Patrick McElmurry reads a book a week, and visits the DeWitt Library every 10 days to swap out novels.
"Reading takes you places you can never go, and I've traveled a lot because of what I saw in books. And you're able to have these experiences," said Mclemurry, a library patron.
But McElmurry is just one of the DeWitt voters who will decide whether or not to cough up more cash to build a new library and maintain operating costs. And the change isn't cheap.
"I'm a taxpayer too, and nobody wants their taxes to go up. But we believe there are issues we're supporting, and we believe that the DeWitt Library is one of them," said Jennifer Balcom, the DeWitt Library's director.
On May 7th, DeWitt, DeWitt Township, and part of Watertown Township will vote on two millage proposals that together will cost a person that owns a $200,000 home a total of $5655 dollars in taxes, over 25 years. That's $254 dollars every year just for the library.

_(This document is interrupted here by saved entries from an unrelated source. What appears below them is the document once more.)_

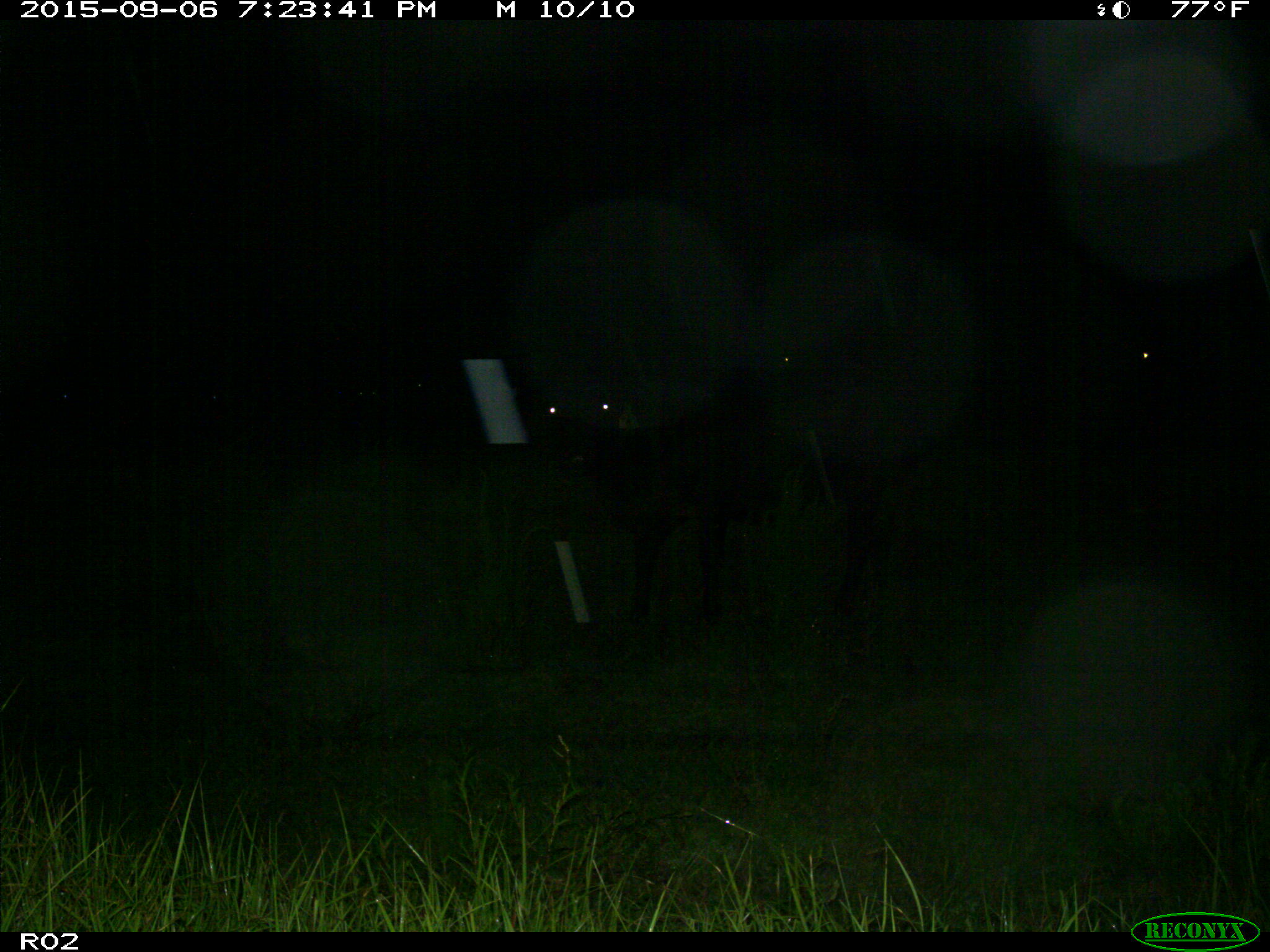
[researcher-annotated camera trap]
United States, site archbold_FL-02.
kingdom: Animalia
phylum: Chordata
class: Mammalia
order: Artiodactyla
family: Bovidae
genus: Bos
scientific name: Bos taurus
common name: domestic cow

44% of DeWitt residents have a library card like this one, but some have joined other libraries because they say this one just doesn't have what they need.

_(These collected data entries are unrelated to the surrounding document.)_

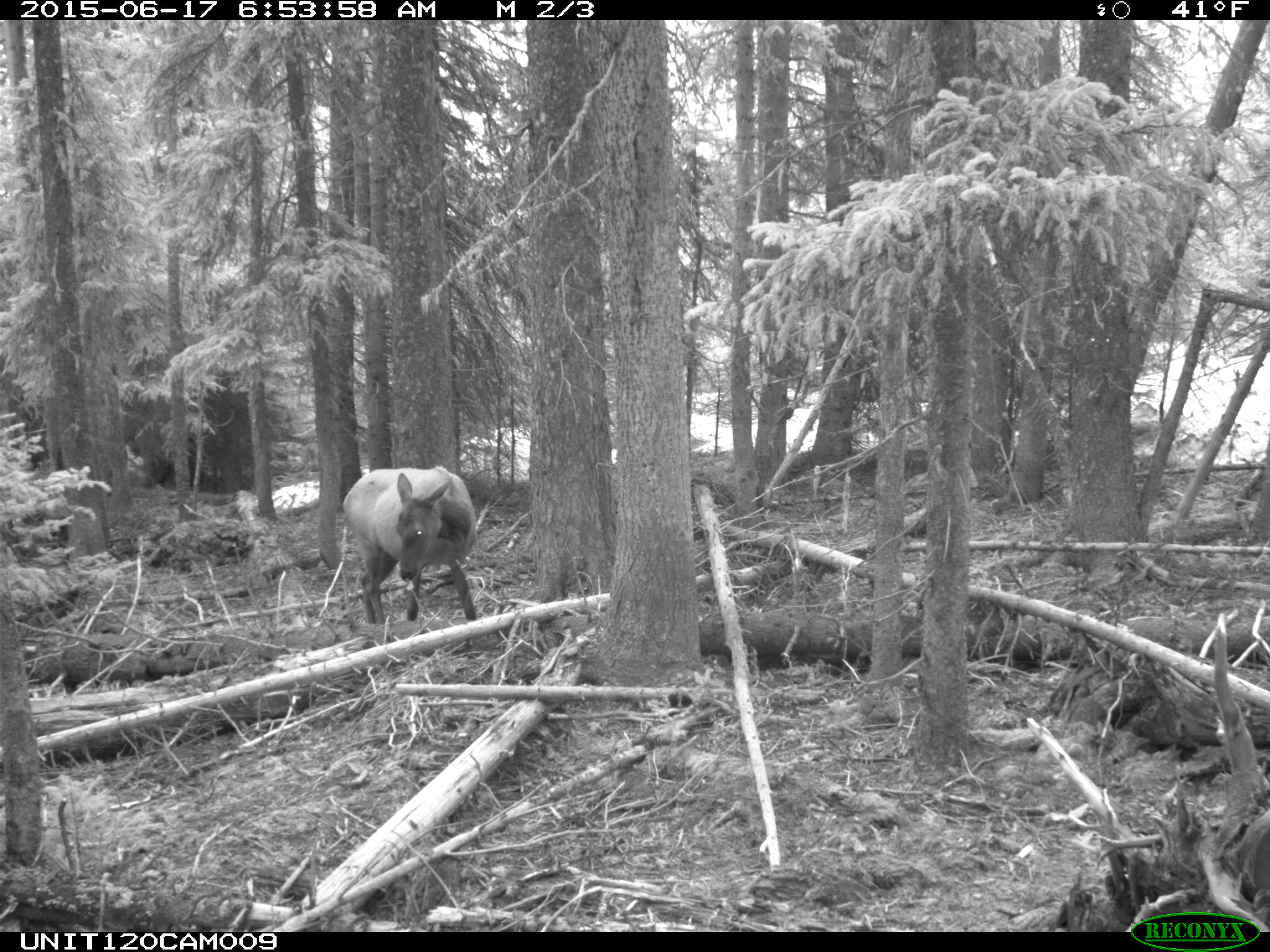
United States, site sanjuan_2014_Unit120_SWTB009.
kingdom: Animalia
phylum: Chordata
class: Mammalia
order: Artiodactyla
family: Cervidae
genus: Cervus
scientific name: Cervus elaphus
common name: red deer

This will be the library's third attempt at getting money to meet those needs. Jennifer Balcom, the library's director, says it would allow the library to finally properly serve the community.
"DeWitt is a great community. It has a lot of great assets. And the DeWitt Library is one of the exceptions to that. We are not able to offer the products and services and materials that we should offer to a community of this size," said Balcom.
But for voracious readers like McElmurry the tax increase is well worth it, and he says he will still save money.
"I do not want to pay thirty dollars for every book I want to read... or more. that's why i think it's well worth the value," said Mclemurry.
But for the more than half of population that does not use the library, the tax increase may not be worth it.
The library's director says the increase in operating funds would allow the library to provide new programs for children, more meeting space, and of course... many new books. From 2001-2010 library use increased around 33%. East Lansing just passed a millage proposal last year that came out to 100-dollars a year for the owner of a $200,000 home. And in 2010, voters approved a four-year, one and-a-half mill renewal for the "Capital Area District Library".